E.D.: Darüber haben viele geschrieben. Diese Fakten müssen nicht notwendigerweise einen großen Einfluss auf sein literarisches Werk ausüben, das wir immanent betrachten sollten. Andrić arbeitete als Diplomat in Hitler-Deutschland, verbrachte die Besatzung in Belgrad, um dann – als großer Konformist und Mann, der sehr viel Wert auf gesellschaftliche Anerkennung legte – eine ganz andere Platte aufzulegen. Er wurde sogar Mitglied der Kommunistischen Partei. Offenbar geht es also um einen Menschen, der sich bei allen Regimes einzuschmeicheln verstand, von Hitler bis Tito, der seiner persönlichen Bequemlichkeit wegen in allen Wassern schwimmen konnte. Eine wesentliche Sache ist gleichwohl die, dass die Deutung seines Werks vom Standpunkt postkolonialer Kritik heute besonders aktuell wird, wo die westlich-christliche Kultur und die islamische Kultur in einen immer schärferen Konflikt geraten, wo auf der einen Seite in den europäischen Ländern die Islamophobie, auf der anderen Seite die Al-Qaida und die Talibans erstarken. Andrićs Werk muss auch in diesem Kontext gelesen werden. Umso mehr muss man Menschen ausbilden, die dieses Werk richtig verstehen werden, statt es aus den Schulen zu vertreiben. Andrić ist heute besonders aktuell.

n.: Auch ein Anders Breivik beruft sich in seinem „Manifest“ ja auf Ivo Andrić.

E.D.: Es besteht kein Zweifel daran, dass die Kultur bei der Konfrontation der Kulturkreise, des westlichen, d.h. des judäo-christlichen, und des orientalisch-islamischen, missbraucht wird. Meiner Meinung nach haben Kultur und Kunst da nichts zu suchen, denn ihrem Wesen nach gehen sie keine Konflikte ein. Wahrhaftige, authentische Kunstwerke fördern vielmehr Prozesse der Integration zwischen Völkern und Kulturen. Was hat die orientalisch-islamische Kultur für Europa getan? Sie verhalf Europa zur Renaissance, denn sie übermittelte die antike griechische Kultur usw.

n.: Aber Ivo Andrić konnte dem multikulturellen Bosnien nichts abgewinnen?
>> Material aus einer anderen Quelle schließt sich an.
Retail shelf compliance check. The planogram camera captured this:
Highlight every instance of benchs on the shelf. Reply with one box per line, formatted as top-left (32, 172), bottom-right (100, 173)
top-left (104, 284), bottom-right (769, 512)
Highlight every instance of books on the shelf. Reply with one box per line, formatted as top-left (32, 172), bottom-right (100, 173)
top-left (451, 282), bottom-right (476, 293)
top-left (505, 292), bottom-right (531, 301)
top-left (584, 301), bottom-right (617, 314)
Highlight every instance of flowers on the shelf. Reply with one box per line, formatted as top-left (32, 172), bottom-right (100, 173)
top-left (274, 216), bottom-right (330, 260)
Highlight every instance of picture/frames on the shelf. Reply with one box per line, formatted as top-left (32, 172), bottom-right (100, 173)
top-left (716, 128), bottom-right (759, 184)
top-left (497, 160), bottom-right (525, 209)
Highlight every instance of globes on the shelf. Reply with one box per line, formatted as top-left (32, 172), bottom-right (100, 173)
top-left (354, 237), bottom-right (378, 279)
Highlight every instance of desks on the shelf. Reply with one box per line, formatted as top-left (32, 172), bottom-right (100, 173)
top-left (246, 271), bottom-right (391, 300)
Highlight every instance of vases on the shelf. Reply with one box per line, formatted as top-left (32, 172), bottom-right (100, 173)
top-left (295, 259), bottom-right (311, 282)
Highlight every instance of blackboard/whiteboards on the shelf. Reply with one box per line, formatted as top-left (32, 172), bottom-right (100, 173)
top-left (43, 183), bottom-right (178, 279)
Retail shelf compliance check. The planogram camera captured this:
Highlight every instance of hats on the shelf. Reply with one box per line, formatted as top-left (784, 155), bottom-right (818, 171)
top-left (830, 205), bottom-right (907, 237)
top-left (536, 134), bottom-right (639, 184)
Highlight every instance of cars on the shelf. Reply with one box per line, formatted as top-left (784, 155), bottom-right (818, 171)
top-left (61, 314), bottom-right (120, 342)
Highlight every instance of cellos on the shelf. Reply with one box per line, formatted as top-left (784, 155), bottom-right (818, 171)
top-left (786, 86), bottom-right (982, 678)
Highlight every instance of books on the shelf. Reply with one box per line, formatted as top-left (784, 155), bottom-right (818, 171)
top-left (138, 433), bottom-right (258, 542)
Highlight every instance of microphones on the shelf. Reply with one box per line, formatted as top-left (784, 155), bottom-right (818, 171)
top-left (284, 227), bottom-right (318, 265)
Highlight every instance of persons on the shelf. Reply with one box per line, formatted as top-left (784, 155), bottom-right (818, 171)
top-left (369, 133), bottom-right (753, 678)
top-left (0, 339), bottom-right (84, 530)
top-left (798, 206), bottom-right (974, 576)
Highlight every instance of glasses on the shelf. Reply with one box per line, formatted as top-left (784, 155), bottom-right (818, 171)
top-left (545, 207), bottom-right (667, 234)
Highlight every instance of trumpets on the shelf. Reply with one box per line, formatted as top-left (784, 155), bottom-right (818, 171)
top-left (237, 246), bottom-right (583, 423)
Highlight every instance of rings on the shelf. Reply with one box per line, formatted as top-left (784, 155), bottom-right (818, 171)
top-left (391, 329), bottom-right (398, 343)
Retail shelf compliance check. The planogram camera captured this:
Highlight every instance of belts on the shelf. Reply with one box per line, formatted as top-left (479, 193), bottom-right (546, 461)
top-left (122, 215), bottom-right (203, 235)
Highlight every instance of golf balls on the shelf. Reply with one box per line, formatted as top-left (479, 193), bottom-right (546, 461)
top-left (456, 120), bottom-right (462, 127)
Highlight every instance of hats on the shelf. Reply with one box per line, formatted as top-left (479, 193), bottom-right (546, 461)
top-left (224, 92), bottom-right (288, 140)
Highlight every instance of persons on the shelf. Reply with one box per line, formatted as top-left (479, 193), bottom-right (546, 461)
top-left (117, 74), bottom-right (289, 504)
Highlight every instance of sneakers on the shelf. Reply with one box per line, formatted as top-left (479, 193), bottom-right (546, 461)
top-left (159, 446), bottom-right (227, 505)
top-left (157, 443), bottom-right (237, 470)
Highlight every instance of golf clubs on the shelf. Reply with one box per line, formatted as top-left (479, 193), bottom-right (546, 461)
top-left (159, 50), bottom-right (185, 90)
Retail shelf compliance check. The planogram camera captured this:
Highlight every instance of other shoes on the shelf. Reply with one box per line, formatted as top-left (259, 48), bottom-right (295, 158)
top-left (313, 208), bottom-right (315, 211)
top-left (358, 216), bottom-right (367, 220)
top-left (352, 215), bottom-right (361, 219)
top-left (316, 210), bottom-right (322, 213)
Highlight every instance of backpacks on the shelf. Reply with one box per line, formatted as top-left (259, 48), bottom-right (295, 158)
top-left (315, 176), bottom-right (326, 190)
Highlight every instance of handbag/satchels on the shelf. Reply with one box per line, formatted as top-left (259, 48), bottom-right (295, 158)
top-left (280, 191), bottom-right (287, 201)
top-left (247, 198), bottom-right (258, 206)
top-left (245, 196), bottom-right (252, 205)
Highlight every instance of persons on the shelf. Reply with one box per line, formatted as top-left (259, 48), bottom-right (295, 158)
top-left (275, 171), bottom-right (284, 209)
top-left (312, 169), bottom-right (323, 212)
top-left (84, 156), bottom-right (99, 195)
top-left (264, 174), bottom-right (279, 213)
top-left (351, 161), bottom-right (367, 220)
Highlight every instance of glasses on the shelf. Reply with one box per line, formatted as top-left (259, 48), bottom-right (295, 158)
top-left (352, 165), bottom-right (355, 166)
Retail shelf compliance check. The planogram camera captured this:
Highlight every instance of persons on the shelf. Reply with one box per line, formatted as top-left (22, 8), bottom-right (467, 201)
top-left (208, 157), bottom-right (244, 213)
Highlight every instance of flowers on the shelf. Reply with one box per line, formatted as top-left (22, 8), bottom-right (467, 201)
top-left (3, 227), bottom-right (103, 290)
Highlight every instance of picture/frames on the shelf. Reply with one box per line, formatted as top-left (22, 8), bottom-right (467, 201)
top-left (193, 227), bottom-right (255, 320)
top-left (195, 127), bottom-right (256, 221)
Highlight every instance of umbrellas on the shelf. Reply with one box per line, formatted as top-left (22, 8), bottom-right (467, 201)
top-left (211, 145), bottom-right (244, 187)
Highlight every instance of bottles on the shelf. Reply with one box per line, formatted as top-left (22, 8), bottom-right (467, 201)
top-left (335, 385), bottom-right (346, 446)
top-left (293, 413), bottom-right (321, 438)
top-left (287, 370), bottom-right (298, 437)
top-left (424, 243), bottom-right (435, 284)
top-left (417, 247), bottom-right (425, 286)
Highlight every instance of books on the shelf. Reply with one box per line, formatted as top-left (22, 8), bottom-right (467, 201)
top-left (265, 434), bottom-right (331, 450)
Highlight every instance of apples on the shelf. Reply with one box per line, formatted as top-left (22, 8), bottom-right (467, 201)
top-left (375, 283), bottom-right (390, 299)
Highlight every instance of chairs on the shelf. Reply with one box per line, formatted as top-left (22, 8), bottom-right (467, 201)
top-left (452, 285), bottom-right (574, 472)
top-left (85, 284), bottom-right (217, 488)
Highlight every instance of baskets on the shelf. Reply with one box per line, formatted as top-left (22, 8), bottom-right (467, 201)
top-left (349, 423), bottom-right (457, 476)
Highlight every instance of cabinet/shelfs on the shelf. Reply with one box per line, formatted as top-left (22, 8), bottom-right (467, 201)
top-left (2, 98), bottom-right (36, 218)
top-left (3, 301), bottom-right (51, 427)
E.D.: Genau, davon kann keine Rede sein. Ivo Andrić ist ein Schriftsteller, der in seinem gesamten Œuvre, angefangen bei der Dissertation bis zu seinen literarischen Werken, eigentlich postuliert hat, dass die orientalisch-islamische Kultur – einschließlich der muslimischen in Bosnien-Herzegowina – in ihrem Kern dekadent und anarchisch sei. Er stellte sie als anpassungsunfähig dar, als unfähig, den Anschluss an den europäischen Geist und die europäische Kultur zu finden, als schädlich und vom Absterben bedroht.

Das Interview führten Ksenija Cvetković-Sander und Martin Sander.